- _EXERCISE OBJECTIVE_
Go through the listing below and retype exactly the lines starting at the one with "this 432×243 image." and ending at the one with "this 612×408 image.", skipping pictures.

- _EXERCISE MATERIALS_
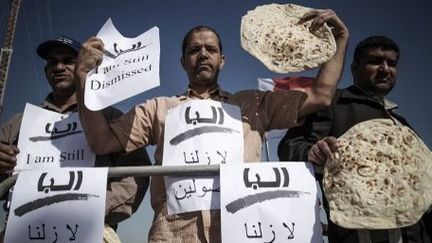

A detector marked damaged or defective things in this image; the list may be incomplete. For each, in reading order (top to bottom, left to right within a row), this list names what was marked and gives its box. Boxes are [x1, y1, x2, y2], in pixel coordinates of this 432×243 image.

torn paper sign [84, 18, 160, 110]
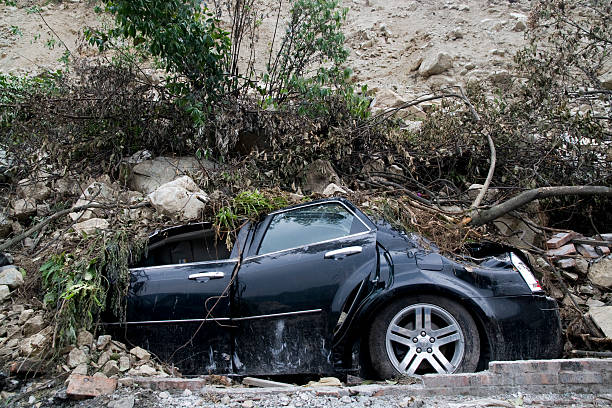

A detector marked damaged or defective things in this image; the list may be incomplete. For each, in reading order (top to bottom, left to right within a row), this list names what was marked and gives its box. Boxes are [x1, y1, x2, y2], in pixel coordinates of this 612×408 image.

==

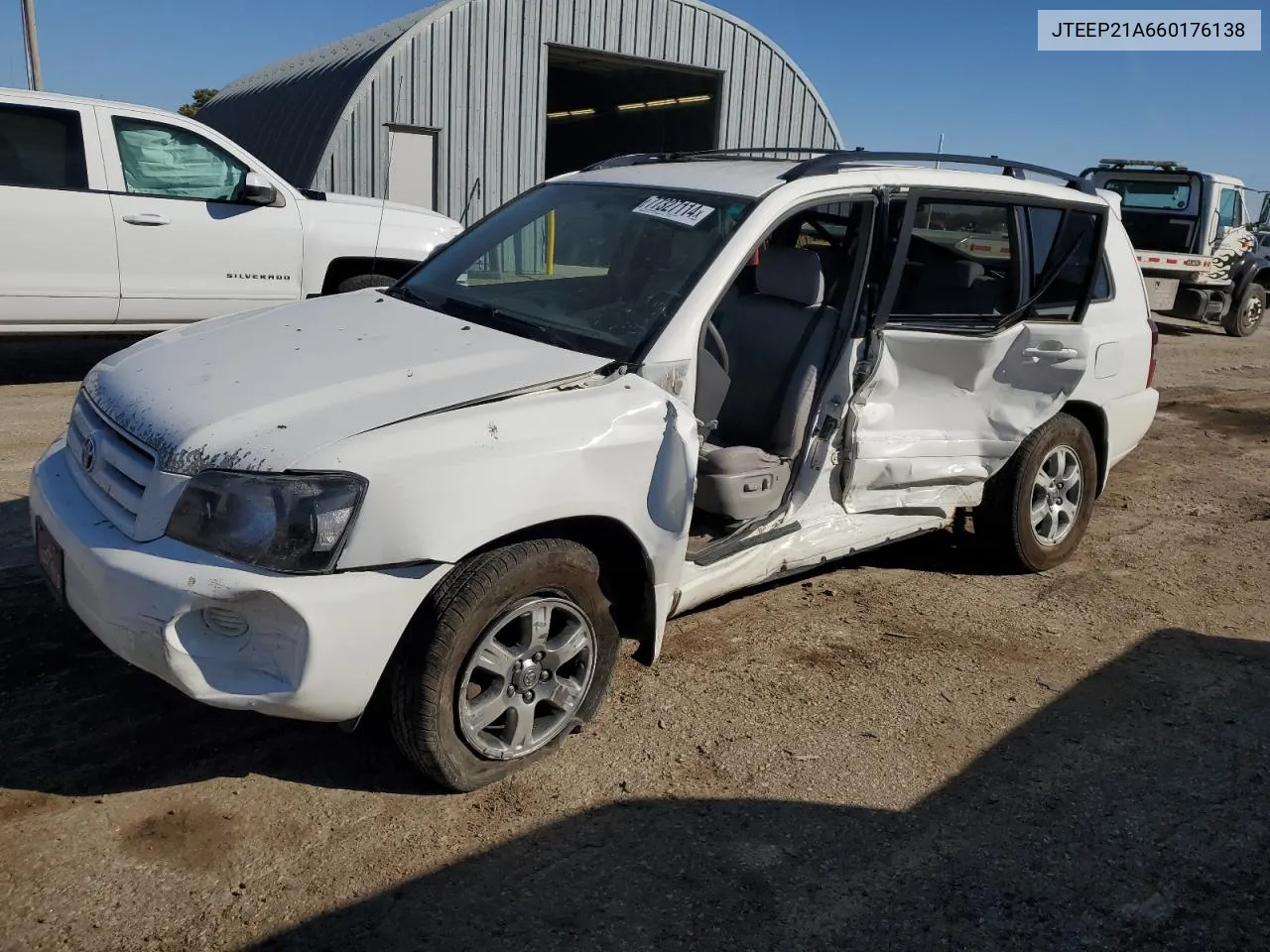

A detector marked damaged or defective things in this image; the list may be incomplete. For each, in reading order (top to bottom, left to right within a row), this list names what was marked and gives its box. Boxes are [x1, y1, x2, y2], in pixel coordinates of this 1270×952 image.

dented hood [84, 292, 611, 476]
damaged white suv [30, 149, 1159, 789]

- _ANSWER FOR THIS EXERCISE_
A detector marked damaged or defective things in this image; the list may be incomplete. For each, in reading order (top to bottom, left to right within a row), this list names what was marked and gives its box. Boxes are [x1, y1, x2, y2], in pixel coordinates of this 432×243 image.

torn paper sign [84, 18, 160, 110]

A detector marked damaged or defective things in this image; the list may be incomplete. For each, in reading order (top to bottom, left to right within a row), this list names what was marked and gives its box. Boxes are [x1, y1, x2, y2], in pixel coordinates of this 612×408 image.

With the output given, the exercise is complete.